FINALLY! Mil perdones, enserio no tengo vergüenza... ya que, les traigo un nuevo capítulo de esta extrema alucinación random a la que llamo Mala Noche. Antes de continuar me gustaría aclarar algunos detallitos.

"¡Anatomía básica humana!"

Como bien deberían saber, los seres humanos por más fuertes que sean son extremadamente frágiles y con esto me refiero más específicamente a la cabeza. Un mal golpe y quedas K.O. o en el peor de los casos estiras la pata, así de simple. Un fuerte impacto contra alguna superficie "filosa" (la esquina de una mesa, el marco de una puerta, etc.) provocaría que te descalabres, (esto lo digo por experiencia propia) una herida en la cabeza, no más grande que la cabeza de un alfiler es de bastante cuidado. La sangre, comienza a salir de forma incesante cubriendo todo a su alrededor dejando una escena similar a Kill Bill vol. 1 tras la batalla contra los Crazy 88. Recordemos que la sangre también es conocida como líquido vital por el simple motivo de que sin ella no podemos vivir, cuando alguien se descalabra tiene que ser llevado a urgencias de forma inmediata (aunque también depende del tamaño de la herida) También es de suma importancia que la persona descalabrada no duerma por lo menos unas 6 horas, de lo contrario existe el riesgo de que no vuela a despertar.

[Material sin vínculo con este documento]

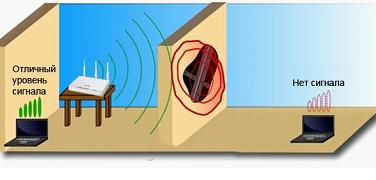 Передача радиосигнала: что может помешать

Eso es todo. Disfruten la historia.


Un mal despertar

Frio. Era todo lo que podías sentir, un frio extremo que te cubría por completo.

No podías ver nada, solo oscuridad, una maldita oscuridad que consumía todo a tu alrededor.

A lo lejos se podía escuchar una voz, suave pero intensa. Gritando tu nombre una y otra vez, se podía notar la desesperación impregnada en sus palabras.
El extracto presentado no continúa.